EXERCISE INSTRUCTIONS:
Reproduce the items below, swapping every instance of "camera" for "observer" and keeping everything else unchanged.

Spatial reasoning question data:
++++++++

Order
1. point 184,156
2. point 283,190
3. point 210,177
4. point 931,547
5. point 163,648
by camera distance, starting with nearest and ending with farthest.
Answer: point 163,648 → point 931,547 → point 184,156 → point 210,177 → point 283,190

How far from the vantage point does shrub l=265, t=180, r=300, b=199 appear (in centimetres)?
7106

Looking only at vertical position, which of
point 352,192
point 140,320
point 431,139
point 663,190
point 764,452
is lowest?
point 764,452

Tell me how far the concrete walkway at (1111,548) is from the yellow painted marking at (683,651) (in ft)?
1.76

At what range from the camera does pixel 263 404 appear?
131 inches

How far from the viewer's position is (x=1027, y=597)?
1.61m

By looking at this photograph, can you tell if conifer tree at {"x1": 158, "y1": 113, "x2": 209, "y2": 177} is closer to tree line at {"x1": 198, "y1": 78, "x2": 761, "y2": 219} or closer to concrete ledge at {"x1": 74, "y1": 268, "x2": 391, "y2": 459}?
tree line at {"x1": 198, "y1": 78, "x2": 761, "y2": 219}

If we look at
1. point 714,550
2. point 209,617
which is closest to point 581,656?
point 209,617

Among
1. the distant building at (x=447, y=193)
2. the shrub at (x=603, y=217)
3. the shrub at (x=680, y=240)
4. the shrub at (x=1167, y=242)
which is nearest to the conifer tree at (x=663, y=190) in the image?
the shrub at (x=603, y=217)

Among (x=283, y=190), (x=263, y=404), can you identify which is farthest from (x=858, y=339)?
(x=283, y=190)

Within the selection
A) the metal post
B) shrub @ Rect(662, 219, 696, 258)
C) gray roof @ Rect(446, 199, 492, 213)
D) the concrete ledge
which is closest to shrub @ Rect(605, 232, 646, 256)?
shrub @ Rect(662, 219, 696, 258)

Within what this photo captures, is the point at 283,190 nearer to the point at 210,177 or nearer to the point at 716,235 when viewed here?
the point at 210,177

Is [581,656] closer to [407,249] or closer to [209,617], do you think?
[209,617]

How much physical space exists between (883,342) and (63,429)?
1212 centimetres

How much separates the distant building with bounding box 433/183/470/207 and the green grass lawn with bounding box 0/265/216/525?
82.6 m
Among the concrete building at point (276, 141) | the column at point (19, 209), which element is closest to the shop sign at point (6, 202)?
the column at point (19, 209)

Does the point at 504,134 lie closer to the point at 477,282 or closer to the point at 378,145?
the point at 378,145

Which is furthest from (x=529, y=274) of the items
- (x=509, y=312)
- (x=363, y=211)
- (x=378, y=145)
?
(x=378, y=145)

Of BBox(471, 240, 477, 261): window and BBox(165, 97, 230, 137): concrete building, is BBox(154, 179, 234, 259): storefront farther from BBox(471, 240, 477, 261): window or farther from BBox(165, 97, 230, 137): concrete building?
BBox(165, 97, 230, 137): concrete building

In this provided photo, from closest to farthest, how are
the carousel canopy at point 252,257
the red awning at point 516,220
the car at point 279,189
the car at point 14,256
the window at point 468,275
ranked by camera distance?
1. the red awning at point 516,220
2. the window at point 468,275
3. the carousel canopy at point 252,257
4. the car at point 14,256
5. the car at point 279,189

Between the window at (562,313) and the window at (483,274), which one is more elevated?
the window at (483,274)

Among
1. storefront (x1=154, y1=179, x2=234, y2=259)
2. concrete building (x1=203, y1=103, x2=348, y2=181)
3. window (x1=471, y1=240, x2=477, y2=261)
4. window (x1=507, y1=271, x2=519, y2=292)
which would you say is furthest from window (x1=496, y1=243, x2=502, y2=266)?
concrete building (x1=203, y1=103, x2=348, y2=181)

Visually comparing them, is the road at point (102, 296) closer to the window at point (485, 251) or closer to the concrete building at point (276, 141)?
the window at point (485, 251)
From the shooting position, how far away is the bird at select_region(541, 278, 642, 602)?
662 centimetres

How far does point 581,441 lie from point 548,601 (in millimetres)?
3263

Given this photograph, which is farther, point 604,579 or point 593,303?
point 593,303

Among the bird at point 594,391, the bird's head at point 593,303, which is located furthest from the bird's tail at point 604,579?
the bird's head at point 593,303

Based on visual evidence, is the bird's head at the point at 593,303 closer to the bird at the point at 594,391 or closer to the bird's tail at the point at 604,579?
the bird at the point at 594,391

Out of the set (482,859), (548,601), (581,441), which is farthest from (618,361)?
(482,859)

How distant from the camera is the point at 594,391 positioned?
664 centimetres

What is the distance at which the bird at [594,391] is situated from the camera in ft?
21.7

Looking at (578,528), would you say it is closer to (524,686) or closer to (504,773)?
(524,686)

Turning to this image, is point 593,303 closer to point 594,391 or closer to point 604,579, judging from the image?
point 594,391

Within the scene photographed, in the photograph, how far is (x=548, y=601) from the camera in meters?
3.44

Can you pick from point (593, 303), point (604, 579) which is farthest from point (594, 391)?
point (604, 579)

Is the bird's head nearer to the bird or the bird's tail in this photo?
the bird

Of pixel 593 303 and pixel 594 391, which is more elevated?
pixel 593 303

++++++++

THE COMPLETED TASK:
Order
1. point 184,156
2. point 283,190
3. point 210,177
4. point 931,547
5. point 163,648
by observer distance, starting with nearest and ending with farthest.
Answer: point 163,648 → point 931,547 → point 184,156 → point 210,177 → point 283,190

How far from the vantage point does shrub l=265, t=180, r=300, b=199 appear (in centimetres)?
7106

Looking only at vertical position, which of
point 352,192
point 140,320
point 431,139
point 663,190
point 764,452
is lowest?
point 764,452

Tell me how far the concrete walkway at (1111,548) is from the yellow painted marking at (683,651) (in ft)?
1.76

At what range from the observer does pixel 263 404 appear?
131 inches

How far from the viewer's position is (x=1027, y=597)?
1.61m

By looking at this photograph, can you tell if conifer tree at {"x1": 158, "y1": 113, "x2": 209, "y2": 177} is closer to tree line at {"x1": 198, "y1": 78, "x2": 761, "y2": 219} or closer to concrete ledge at {"x1": 74, "y1": 268, "x2": 391, "y2": 459}?
tree line at {"x1": 198, "y1": 78, "x2": 761, "y2": 219}

If we look at
1. point 714,550
2. point 209,617
which is closest to point 581,656?
point 209,617

Among
1. the distant building at (x=447, y=193)
2. the shrub at (x=603, y=217)
3. the shrub at (x=680, y=240)
4. the shrub at (x=1167, y=242)
which is nearest to the conifer tree at (x=663, y=190) in the image?
the shrub at (x=603, y=217)

Among (x=283, y=190), (x=263, y=404), can you identify which is farthest from (x=858, y=339)?
(x=283, y=190)

Within the selection
A) the metal post
B) shrub @ Rect(662, 219, 696, 258)
C) gray roof @ Rect(446, 199, 492, 213)
D) the concrete ledge
which is closest to shrub @ Rect(605, 232, 646, 256)?
shrub @ Rect(662, 219, 696, 258)

Within what this photo captures, is the point at 283,190 nearer to the point at 210,177 or nearer to the point at 716,235 when viewed here?
the point at 210,177

Is [581,656] closer to [407,249] or closer to [209,617], do you think?
[209,617]

How much physical space exists between (883,342) and (63,429)?
1212 centimetres

How much separates the distant building with bounding box 433/183/470/207 and the green grass lawn with bounding box 0/265/216/525?
82.6 m
Among the concrete building at point (276, 141) | the column at point (19, 209), which element is closest to the shop sign at point (6, 202)?
the column at point (19, 209)

Does the point at 504,134 lie closer to the point at 477,282 or closer to the point at 378,145?
the point at 378,145

Which is furthest from (x=529, y=274) of the items
- (x=509, y=312)
- (x=363, y=211)
- (x=378, y=145)
?
(x=378, y=145)

Of BBox(471, 240, 477, 261): window and BBox(165, 97, 230, 137): concrete building, is BBox(154, 179, 234, 259): storefront farther from BBox(471, 240, 477, 261): window or farther from BBox(165, 97, 230, 137): concrete building?
BBox(165, 97, 230, 137): concrete building

In this provided photo, from closest to farthest, how are
the carousel canopy at point 252,257
the red awning at point 516,220
the car at point 279,189
the car at point 14,256
the window at point 468,275
ranked by observer distance?
1. the red awning at point 516,220
2. the window at point 468,275
3. the carousel canopy at point 252,257
4. the car at point 14,256
5. the car at point 279,189

Between the window at (562,313) and the window at (483,274), which one is more elevated?
the window at (483,274)

Among
1. storefront (x1=154, y1=179, x2=234, y2=259)
2. concrete building (x1=203, y1=103, x2=348, y2=181)
3. window (x1=471, y1=240, x2=477, y2=261)
4. window (x1=507, y1=271, x2=519, y2=292)
which would you say is furthest from window (x1=496, y1=243, x2=502, y2=266)?
concrete building (x1=203, y1=103, x2=348, y2=181)

Visually comparing them, is the road at point (102, 296) closer to the window at point (485, 251) or closer to the concrete building at point (276, 141)?
the window at point (485, 251)
From the shooting position, how far away is the bird at select_region(541, 278, 642, 602)?
662 centimetres

How far does point 581,441 lie from point 548,601 (in millimetres)?
3263

Given this photograph, which is farther, point 604,579 or point 593,303?
point 593,303

Among the bird at point 594,391, the bird's head at point 593,303, which is located furthest from the bird's tail at point 604,579?
the bird's head at point 593,303

Based on visual evidence, is the bird's head at the point at 593,303 closer to the bird at the point at 594,391 or closer to the bird's tail at the point at 604,579?
the bird at the point at 594,391

Out of the set (482,859), (548,601), (581,441), which is farthest from (618,361)?
(482,859)

How distant from the observer is the point at 594,391 positioned?
664 centimetres

What is the distance at which the bird at [594,391] is situated from the observer in ft?
21.7

Looking at (578,528), would you say it is closer to (524,686) or closer to (504,773)?
(524,686)

Turning to this image, is point 593,303 closer to point 594,391 or closer to point 604,579, judging from the image?
point 594,391

Within the scene photographed, in the photograph, how far is (x=548, y=601) from the observer in meters?
3.44

Can you pick from point (593, 303), point (604, 579) which is farthest from point (594, 391)?
point (604, 579)

Is the bird's head nearer to the bird or the bird's tail in this photo?
the bird

Of pixel 593 303 and pixel 594 391, which is more elevated?
pixel 593 303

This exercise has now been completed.